Fool For Love movie review: Satarupa Sanyal helms a gentle, quiet little film about the wicked ways of love

Quite like the old, dark house it’s set in, Fool for Love, the new Large Short Film, appears to belong to another cinematic era. It has the material and narrative furniture to match, and is generously doused in classical and moody pop music. The subject is love, perhaps the oldest one of them all, and features Bittu (Ritabhari Chakraborty) pining away in this house full of beautiful things, all reflecting the absence of her beloved Allen (Anurag Kashyap). Everything is designed and arranged to give off an antique air; even the camera floats dreamily from one room to another. But Fool for Love never becomes anything more than a mood-piece, the film equivalent of chamber music that plays at the edge of your consciousness and vanishes without leaving a trace.

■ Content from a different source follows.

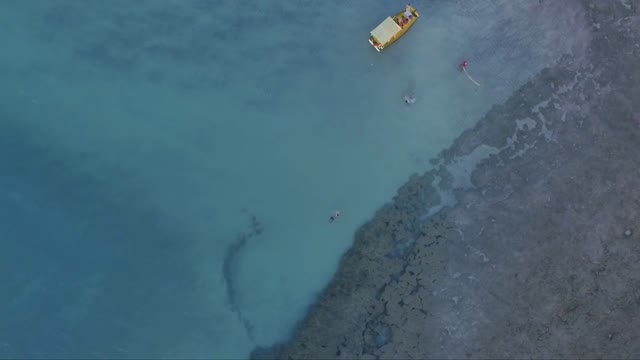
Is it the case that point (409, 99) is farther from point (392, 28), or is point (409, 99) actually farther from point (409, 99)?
point (392, 28)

The film begins with Bittu bringing a man home after a date. She asks him to wait in the living room while she goes inside for a bit. She returns to find Allen in the house, standing beside the date, who is squirming away on the floor, tied-up with his mouth taped. Allen is revealed to be her husband, a man perpetually away on dangerous jobs organised by dangerous people. A brief altercation leads to furious lovemaking concluding in tears, the pair going through the motions of a love ravaged by separation.

Kashyap’s relatively recent foray into acting has delivered mixed results. In a film miles away from his filmmaking aesthetic, his performance is regulation at best. He fits snugly into the roguish aspect of his character, but fails to land the charm with equal aplomb. Director Satarupa Sanyal’s uninspired blocking choices leave a lot to be desired, thereby affecting the impact of the lead pair’s performances. The production design, lighting and the warm music sets us up for an immersive experience, but once the pair’s chemistry is hampered, the film starts to wobble.

That said, one must applaud the simplicity that Sanyal strives for, by far the strongest aspect of the film. In the age of ‘content’ lusting after milking contemporary issues in the quickest and driest manner possible, Fool for Love comes as a breath of fresh air. Love can survive the most blunt iterations and hallucinations of misled civilisations. Sanyal’s film might be let down most by the miserably contrived ending, but its intent and contentment with a simple tale of two lovers is laudable.

As it stands, Fool for Love is a gentle and quiet little film about the wicked ways of love. It doesn’t have a lot to say. But that’s hardly an issue. For love makes us question all rational ideas and philosophies without raising its voice. It goes where it wants, does what it feels like. Untrammelled and unsparing in both its blessings and guises, it makes the observer prone to quick judgment and offence. Sanyal paints a picture of the intimate, private vernacular that exists when two people in love are separated by time and distance. It isn’t an easy task. And she fails more than she succeeds, thus making her film seem like it could have fit into a simpler, earlier period. But her film hangs perilously on a promise that may or may not be fulfilled, if it was ever made in the first place. Her use of a tiny detail or two to tease that out makes good on her effort to make a simple, beautiful little film. Had it been matched with better writing and inspired shot-making, it could have been truly edifying fare.